------ Estratto del documento ------

Islam politico e autunno occidentale
martedì 1 novembre 2011
di Safir
L'islam politico è un fenomeno che ormai non può e forse non deve essere fermato, ma l'avanzata islamica crea preoccupazione sia nel mondo arabo che in Occidente, dove già si parla di "un autunno islamista" dai tratti iraniani.
In Tunisia, il successo di Ennahda fa temere che possa essere rimesso in discussione il modo di vivere delle donne che dispongono di uno statuto giuridico invidiato nella regione (la legge sul divorzio, così come l'abolizione della poligamia sono stati tra i più grandi successi, esempio in tutto il Maghreb), ma anche in Libia, le dichiarazioni dell'ex capo del Consiglio nazionale di transizione, Abdel Jalil, sull'adozione della legge islamica hanno suscitato inquietudine e la "sedimentazione religiosa" comincia ad avere i suoi effetti. Il nuovo governo che sarà formato a breve, sotto la guida di Abdul Raheem Al Qib, dovrà raccogliere o scansare talune tentazioni.
Anche Ghannouchi non sembra rassicurare più di tanto l'Occidente poichè è considerato assai vicino al leader dei Fratelli Musulmani, Yussuf Qradawi che vive in Qatar, Paese da cui sono giunti finanziamenti per Ennahda. Quale potrà essere il livello di indipendenza della nuova leadership tunisina, su tali basi? Anche le sue recenti dichiarazioni su un tema caldo come l'immigrazione lasciano da pensare. Ghannouchi ha voluto sottolineare come la Tunisia "non molesterà più l'Europa con i suoi giovani emigranti clandestini, in quanto non vogliamo più far dono all'Europa dei nostri giovani diplomati".

------ Dati del dataset ------

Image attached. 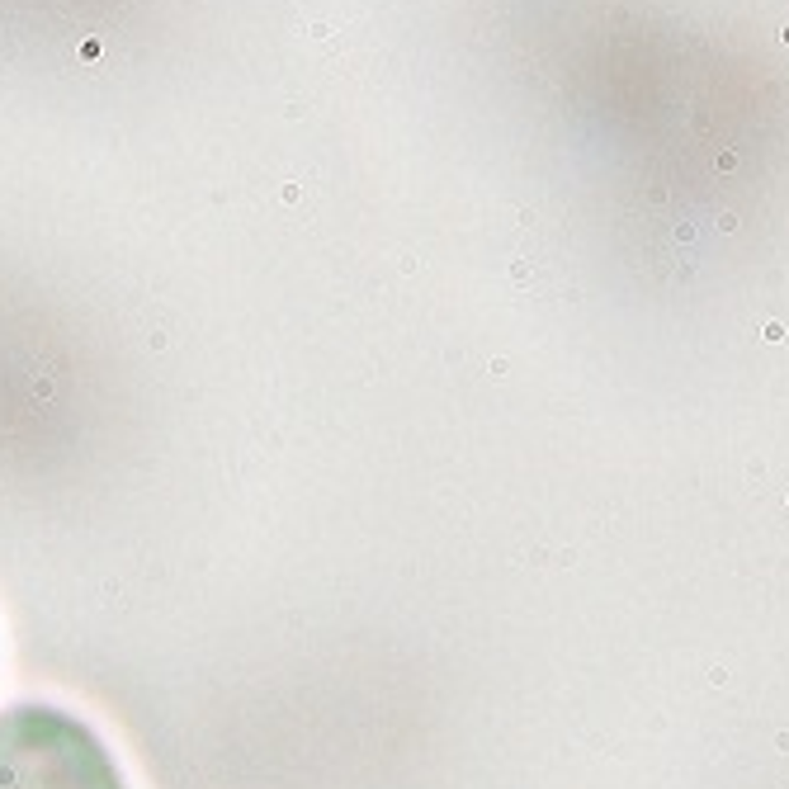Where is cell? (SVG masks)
<instances>
[{
	"mask_svg": "<svg viewBox=\"0 0 789 789\" xmlns=\"http://www.w3.org/2000/svg\"><path fill=\"white\" fill-rule=\"evenodd\" d=\"M0 789H128V780L86 719L14 704L0 714Z\"/></svg>",
	"mask_w": 789,
	"mask_h": 789,
	"instance_id": "obj_1",
	"label": "cell"
}]
</instances>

------

* **Elenco dei compiti**
1. Elenca tutte le persone nominate nel corpo dell'articolo sull'islam politico, senza contare la firma.
2. Nell'articolo sull'islam politico, in quale Paese si dice che viva Yussuf Qradawi?
3. Prosegui l'articolo sull'islam politico partendo dopo l'ultima frase riportata.

* **In risposta**
1. Abdel Jalil, Abdul Raheem Al Qib, Ghannouchi, Yussuf Qradawi

2. In Qatar.

3.
In Tunisia Ennahda, una volta conquistato il potere, mostrerà tutti i propri limiti. Dovrá "fare i conti" con i partiti salafiti esclusi dall'agone elettorale, ma che hanno un seguito nel Paese e potranno ricostituire quel dissenso che sotto il precedente regime non ha potuto esprimere la sua influenza.
Ennadha sarà costretta a scendere a compromessi e a cercare alleanze per formare un Governo credibile, non avendo ottenuto la maggioranza. Ci sarà un periodo di transizione fino a quando gli altri partiti riusciranno ad organizzarsi. Nel frattempo, la gente si renderà conto che la capacità dei gruppi islamici di trovare soluzioni miracolose è una mera illusione. Nuovi scontri caratterizzeranno questa fase e saranno soprattutto i partiti più fondamentalisti a beneficiarne.
D'altro canto, mentre in passato gli islamici ottenevano la loro legittimità dalla lotta contro i presidenti Mubarak e Ben Ali, ora dovranno ritrovare una loro identità.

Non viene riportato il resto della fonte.